Mr. Wright seeks monetary damages, a declaratory judgment, and preliminary injunction. Id. at 8-9. Specifically, Mr. Wright seeks an order from this court enjoining Defendants from defying outside doctors’ prescriptions and orders. Id. at 9. B. Mr. Wright’s Motions to Supplement Pleadings Mr. Wright invokes Fed. R. Civ. P. 15(d) as a basis to submit what he claims are facts that have come to light since the time he initiated this lawsuit. ECF Nos. 41 and 48. Rule 15(d) permits this court to allow a “party to serve a supplemental pleading setting out any transaction, occurrence, or event that happened after the date of the pleading to be supplemented” despite the fact that the original pleading is defective. Presumably, Mr. Wright seeks to supplement his Amended Complaint with the following allegation: Plaintiff [has verified] through acts and omissions by Dr. Kircher that he does in fact have a heart monitor in his chest that the county correctional medical facility personnel have access as a result of recent x-ray findings an apparatus that as evasive and as it is invasive. That is, evasive because, you may suspect it is there, it would be against the county’s interest to reveal its secret. Invasive because it is a unreasonable body cavity intrusion on plaintiff’s privacy integrity. Especially, in plaintiff’s rectum, genital, chest, throat, and fractured lower leg and ankle that hurt now as it did when first injured that is preventing the injuries from healing due to the apparatus continuous vibration.

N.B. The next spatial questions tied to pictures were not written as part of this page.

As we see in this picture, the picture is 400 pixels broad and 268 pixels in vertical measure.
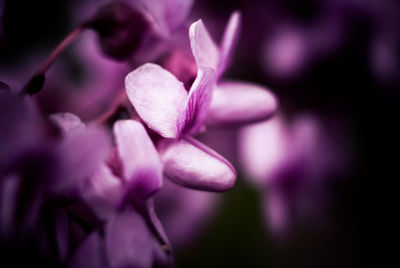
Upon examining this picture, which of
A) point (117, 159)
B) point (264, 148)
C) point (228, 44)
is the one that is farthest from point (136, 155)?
point (264, 148)

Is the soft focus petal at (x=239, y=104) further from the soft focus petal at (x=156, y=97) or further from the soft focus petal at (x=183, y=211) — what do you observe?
the soft focus petal at (x=183, y=211)

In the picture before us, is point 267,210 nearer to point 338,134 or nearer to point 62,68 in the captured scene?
point 338,134

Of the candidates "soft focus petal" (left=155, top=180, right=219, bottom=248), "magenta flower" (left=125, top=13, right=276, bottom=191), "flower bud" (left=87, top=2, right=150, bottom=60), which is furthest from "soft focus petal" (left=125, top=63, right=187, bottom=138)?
"soft focus petal" (left=155, top=180, right=219, bottom=248)

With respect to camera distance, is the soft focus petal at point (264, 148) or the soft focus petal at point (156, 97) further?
the soft focus petal at point (264, 148)

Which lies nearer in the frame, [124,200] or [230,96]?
[124,200]

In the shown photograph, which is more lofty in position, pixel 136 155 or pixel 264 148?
pixel 136 155

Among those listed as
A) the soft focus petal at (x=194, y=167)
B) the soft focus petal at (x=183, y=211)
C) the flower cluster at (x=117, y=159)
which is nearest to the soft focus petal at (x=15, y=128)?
the flower cluster at (x=117, y=159)

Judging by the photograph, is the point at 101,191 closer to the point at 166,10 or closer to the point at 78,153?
the point at 78,153
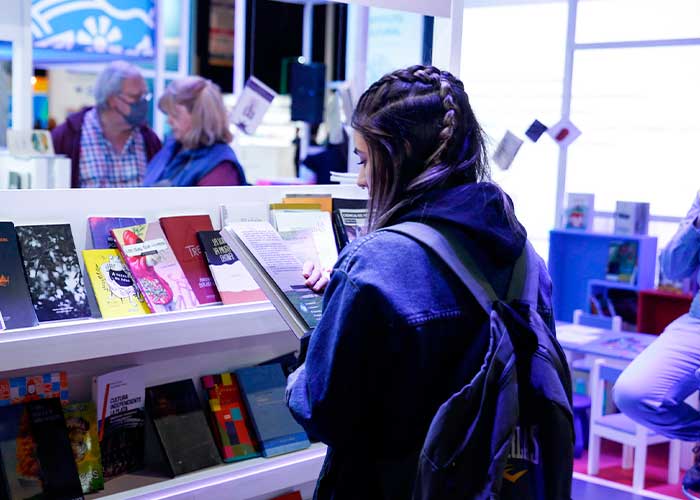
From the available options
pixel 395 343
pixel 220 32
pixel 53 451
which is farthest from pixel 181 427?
pixel 220 32

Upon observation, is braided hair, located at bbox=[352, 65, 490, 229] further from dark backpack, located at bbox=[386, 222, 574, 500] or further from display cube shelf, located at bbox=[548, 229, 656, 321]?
display cube shelf, located at bbox=[548, 229, 656, 321]

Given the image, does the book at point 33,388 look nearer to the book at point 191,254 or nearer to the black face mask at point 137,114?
the book at point 191,254

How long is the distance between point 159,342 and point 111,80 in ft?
10.6

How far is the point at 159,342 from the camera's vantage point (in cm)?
223

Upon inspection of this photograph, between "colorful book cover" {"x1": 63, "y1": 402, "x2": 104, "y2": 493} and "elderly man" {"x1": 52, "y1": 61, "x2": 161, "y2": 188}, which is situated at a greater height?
"elderly man" {"x1": 52, "y1": 61, "x2": 161, "y2": 188}

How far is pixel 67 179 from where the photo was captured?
4.50 m

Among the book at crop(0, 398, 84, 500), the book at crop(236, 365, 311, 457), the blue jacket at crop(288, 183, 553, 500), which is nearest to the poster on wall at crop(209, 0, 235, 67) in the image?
the book at crop(236, 365, 311, 457)

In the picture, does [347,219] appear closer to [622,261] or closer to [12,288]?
[12,288]

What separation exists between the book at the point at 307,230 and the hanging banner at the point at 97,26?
491 cm

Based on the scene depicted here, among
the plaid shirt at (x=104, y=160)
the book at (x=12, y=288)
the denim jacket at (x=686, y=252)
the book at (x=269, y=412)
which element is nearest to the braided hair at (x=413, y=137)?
the book at (x=12, y=288)

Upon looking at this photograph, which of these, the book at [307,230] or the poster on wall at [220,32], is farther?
the poster on wall at [220,32]

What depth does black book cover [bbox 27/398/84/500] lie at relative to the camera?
2174 mm

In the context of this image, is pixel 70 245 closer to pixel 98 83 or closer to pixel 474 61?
pixel 98 83

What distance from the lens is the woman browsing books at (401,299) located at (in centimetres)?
148
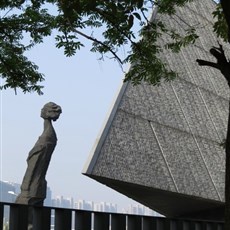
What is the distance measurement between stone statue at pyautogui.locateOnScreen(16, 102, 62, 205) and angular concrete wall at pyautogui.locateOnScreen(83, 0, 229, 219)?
1.01 m

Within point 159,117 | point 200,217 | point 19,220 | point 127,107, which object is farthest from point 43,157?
point 200,217

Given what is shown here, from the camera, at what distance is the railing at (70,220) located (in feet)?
23.7

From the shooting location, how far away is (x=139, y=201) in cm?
1770

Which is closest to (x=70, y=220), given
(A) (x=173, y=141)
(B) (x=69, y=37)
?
(B) (x=69, y=37)

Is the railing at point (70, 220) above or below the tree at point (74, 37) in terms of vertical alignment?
below

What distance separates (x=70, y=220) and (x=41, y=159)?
5757 millimetres

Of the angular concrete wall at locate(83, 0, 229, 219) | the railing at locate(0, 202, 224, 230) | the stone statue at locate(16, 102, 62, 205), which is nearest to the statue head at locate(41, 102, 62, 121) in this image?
the stone statue at locate(16, 102, 62, 205)

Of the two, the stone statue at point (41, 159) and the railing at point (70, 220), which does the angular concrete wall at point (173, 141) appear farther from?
the railing at point (70, 220)

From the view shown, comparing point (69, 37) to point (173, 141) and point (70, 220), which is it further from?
point (173, 141)

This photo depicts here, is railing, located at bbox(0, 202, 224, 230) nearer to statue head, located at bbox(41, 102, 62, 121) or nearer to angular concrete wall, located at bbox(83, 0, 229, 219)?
angular concrete wall, located at bbox(83, 0, 229, 219)

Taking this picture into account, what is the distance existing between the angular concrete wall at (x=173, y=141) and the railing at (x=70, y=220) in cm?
390

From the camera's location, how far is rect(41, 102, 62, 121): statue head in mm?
13664

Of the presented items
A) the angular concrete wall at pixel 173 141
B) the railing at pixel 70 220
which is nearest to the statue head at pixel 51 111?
the angular concrete wall at pixel 173 141

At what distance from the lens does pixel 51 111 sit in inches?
539
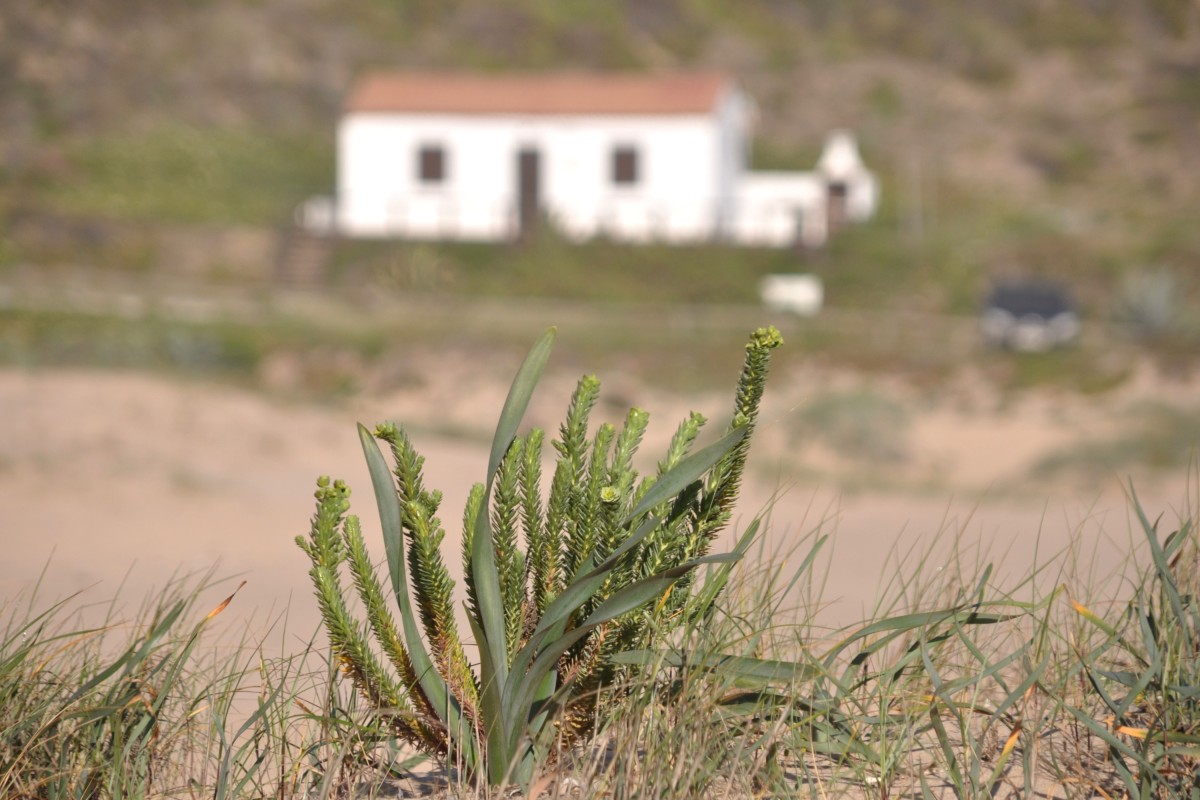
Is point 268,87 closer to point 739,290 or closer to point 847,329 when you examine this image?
point 739,290

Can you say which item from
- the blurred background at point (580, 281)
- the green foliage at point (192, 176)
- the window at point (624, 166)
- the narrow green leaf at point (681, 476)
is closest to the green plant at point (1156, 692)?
the blurred background at point (580, 281)

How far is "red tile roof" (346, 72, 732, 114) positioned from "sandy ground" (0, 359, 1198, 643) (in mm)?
13610

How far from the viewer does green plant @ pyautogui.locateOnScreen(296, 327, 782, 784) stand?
10.9ft

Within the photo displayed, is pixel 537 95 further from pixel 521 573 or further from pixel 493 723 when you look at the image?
pixel 493 723

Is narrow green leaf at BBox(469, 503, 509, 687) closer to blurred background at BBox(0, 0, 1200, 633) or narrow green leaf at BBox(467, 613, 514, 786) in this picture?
narrow green leaf at BBox(467, 613, 514, 786)

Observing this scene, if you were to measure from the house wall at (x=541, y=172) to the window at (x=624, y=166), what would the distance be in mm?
97

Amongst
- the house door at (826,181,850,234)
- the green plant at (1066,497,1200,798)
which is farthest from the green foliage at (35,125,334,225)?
the green plant at (1066,497,1200,798)

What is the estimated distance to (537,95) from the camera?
3198cm

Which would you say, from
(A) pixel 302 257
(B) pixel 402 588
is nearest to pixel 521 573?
(B) pixel 402 588

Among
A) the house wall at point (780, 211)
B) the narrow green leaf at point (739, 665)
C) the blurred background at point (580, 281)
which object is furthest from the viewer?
the house wall at point (780, 211)

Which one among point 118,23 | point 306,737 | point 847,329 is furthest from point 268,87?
point 306,737

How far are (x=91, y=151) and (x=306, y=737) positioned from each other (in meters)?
34.6

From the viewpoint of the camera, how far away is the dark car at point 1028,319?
21531 millimetres

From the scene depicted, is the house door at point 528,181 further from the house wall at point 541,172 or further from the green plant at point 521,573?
the green plant at point 521,573
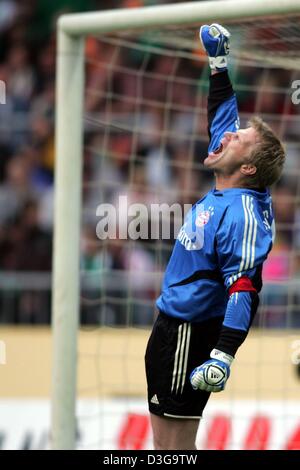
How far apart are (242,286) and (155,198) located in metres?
4.29

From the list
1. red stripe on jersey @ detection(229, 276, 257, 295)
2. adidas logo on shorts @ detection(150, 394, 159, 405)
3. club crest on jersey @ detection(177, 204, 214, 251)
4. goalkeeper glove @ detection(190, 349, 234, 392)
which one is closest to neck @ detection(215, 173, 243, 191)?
club crest on jersey @ detection(177, 204, 214, 251)

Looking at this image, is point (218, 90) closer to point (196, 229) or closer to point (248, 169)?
point (248, 169)

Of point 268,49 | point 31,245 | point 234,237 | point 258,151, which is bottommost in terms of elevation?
point 31,245

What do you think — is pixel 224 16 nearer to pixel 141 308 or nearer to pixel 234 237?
pixel 234 237

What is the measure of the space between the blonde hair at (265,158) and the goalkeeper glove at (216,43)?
1.04ft

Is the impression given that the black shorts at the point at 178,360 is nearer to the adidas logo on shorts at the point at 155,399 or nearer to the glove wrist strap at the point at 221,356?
the adidas logo on shorts at the point at 155,399

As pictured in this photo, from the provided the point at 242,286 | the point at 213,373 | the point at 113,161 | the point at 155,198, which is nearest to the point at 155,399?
the point at 213,373

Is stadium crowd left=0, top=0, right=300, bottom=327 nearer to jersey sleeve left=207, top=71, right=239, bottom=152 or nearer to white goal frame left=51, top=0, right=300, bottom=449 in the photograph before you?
white goal frame left=51, top=0, right=300, bottom=449

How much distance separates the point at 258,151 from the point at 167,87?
4.82 m

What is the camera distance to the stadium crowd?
7.37 meters

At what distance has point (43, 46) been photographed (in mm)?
10125

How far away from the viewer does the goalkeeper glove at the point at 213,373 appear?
3420mm

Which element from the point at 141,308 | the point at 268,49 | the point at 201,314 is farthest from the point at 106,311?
the point at 201,314

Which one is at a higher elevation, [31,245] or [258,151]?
[258,151]
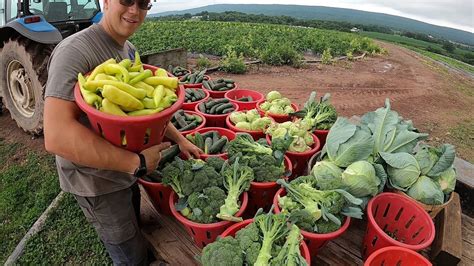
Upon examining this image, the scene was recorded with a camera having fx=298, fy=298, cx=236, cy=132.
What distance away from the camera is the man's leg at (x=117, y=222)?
213cm

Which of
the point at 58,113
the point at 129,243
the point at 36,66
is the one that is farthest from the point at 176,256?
the point at 36,66

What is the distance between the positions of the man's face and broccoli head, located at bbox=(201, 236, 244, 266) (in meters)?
1.45

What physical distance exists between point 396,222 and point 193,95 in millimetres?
3290

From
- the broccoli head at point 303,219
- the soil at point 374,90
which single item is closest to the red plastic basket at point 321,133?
the broccoli head at point 303,219

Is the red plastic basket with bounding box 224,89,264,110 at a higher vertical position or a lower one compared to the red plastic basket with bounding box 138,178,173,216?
higher

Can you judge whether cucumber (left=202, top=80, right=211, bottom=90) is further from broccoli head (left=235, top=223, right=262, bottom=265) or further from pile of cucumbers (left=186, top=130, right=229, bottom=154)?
broccoli head (left=235, top=223, right=262, bottom=265)

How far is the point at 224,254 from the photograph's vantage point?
165 centimetres

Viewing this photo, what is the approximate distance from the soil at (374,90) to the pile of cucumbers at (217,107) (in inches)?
118

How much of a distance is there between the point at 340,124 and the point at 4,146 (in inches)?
210

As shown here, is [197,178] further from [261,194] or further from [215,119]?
[215,119]

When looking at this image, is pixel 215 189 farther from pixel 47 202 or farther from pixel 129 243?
pixel 47 202

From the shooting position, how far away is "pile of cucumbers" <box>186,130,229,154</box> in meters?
2.96

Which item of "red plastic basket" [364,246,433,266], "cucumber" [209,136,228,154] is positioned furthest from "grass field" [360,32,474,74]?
"red plastic basket" [364,246,433,266]

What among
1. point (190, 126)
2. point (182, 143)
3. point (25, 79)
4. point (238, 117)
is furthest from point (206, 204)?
point (25, 79)
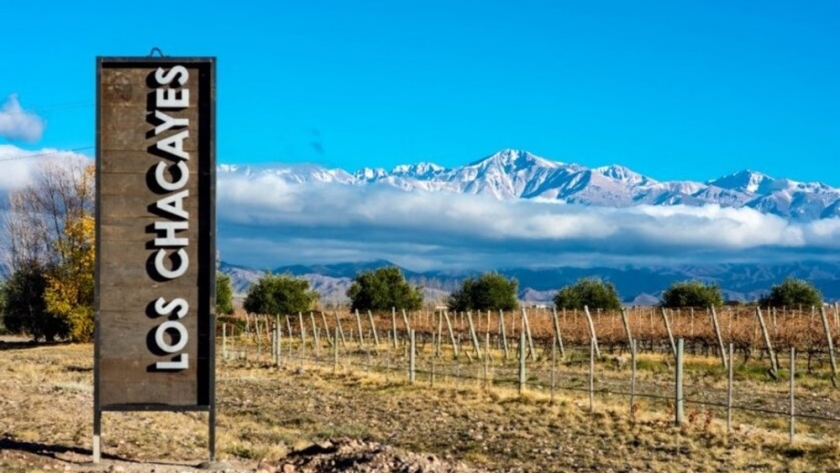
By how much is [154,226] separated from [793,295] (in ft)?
211

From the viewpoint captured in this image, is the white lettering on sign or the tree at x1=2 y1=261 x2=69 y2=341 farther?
A: the tree at x1=2 y1=261 x2=69 y2=341

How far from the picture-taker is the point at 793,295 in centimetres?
7044

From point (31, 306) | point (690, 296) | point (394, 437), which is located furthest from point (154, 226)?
point (690, 296)

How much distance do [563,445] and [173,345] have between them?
731 centimetres

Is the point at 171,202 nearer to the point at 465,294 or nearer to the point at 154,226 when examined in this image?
the point at 154,226

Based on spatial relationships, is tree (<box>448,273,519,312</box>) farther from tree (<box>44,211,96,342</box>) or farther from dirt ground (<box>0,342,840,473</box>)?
dirt ground (<box>0,342,840,473</box>)

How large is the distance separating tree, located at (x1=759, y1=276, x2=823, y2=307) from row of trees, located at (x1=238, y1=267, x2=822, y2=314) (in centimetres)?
9

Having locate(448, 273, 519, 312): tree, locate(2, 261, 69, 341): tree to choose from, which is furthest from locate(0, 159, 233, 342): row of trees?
locate(448, 273, 519, 312): tree

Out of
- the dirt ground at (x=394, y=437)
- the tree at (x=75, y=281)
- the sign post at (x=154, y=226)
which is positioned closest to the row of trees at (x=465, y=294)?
the tree at (x=75, y=281)

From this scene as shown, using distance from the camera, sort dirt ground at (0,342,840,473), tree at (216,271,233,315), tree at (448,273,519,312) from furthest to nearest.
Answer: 1. tree at (216,271,233,315)
2. tree at (448,273,519,312)
3. dirt ground at (0,342,840,473)

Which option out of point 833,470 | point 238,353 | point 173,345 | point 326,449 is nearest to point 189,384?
point 173,345

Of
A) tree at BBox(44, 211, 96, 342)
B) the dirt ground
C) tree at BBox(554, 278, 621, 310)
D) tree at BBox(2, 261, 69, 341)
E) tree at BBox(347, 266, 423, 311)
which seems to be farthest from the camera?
tree at BBox(347, 266, 423, 311)

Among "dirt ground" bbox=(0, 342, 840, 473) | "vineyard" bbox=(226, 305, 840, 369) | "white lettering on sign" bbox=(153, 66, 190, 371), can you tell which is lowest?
"dirt ground" bbox=(0, 342, 840, 473)

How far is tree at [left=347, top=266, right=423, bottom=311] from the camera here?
81.8 metres
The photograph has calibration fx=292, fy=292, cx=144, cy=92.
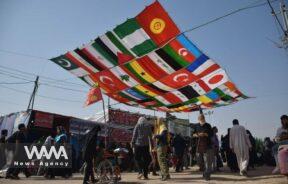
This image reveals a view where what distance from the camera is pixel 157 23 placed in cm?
930

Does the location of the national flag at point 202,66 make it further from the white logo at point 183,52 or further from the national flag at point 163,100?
the national flag at point 163,100

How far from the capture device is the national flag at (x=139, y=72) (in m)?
11.3

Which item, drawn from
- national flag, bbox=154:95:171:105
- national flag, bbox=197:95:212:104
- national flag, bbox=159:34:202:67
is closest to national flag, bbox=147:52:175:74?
national flag, bbox=159:34:202:67

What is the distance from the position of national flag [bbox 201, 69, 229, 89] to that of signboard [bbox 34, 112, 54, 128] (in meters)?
9.61

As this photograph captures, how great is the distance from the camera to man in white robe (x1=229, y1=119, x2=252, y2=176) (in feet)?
30.1

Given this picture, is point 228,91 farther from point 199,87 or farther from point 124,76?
point 124,76

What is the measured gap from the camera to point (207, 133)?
833cm

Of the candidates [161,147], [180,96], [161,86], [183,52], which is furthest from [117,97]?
[161,147]

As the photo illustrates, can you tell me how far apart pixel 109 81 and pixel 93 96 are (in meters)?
0.99

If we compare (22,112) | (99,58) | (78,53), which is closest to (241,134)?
(99,58)

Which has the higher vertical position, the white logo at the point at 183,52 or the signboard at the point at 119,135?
the white logo at the point at 183,52

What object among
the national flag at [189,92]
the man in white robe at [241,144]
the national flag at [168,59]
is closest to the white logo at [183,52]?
the national flag at [168,59]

ECF No. 41 at 1-2. Mr. Wright’s second motion seeks to supplement the Amended Complaint with the same allegation but alleges that the “nonmedical monitor” is a listening device instead of a “heartpacer” and suggests that this court can see for itself if it requires the state to produce the x- rays Mr. Wright references in his motions. ECF No. 48 at 6. The language used in Rule 15(d) is permissive, not mandatory. The proposed supplemental information is without any apparent factual basis and appears instead to be a product of irrational thought. A factually frivolous claim involves “allegations that are fanciful, fantastic, and delusional. As those words suggest, a finding of factual frivolousness is appropriate when the facts alleged rise to the level of the irrational or the wholly incredible, whether or not there are judicially noticeable facts available to contradict them.” Denton v. Hernandez, 504 U.S. 25, 32–33 (1992) (internal citations and quotation marks omitted). To determine if a claim is frivolous, this court may “apply common sense.” Nasim v. Warden, Md. House of Correction, 64 F.3d 951, 954 (4th Cir. 1995) (en banc). The claim that Defendants have implanted a non-medical listening device, or any other kind of device, in Mr. Wright’s body that causes vibrations that interrupt the healing process is frivolous. The motions will be denied.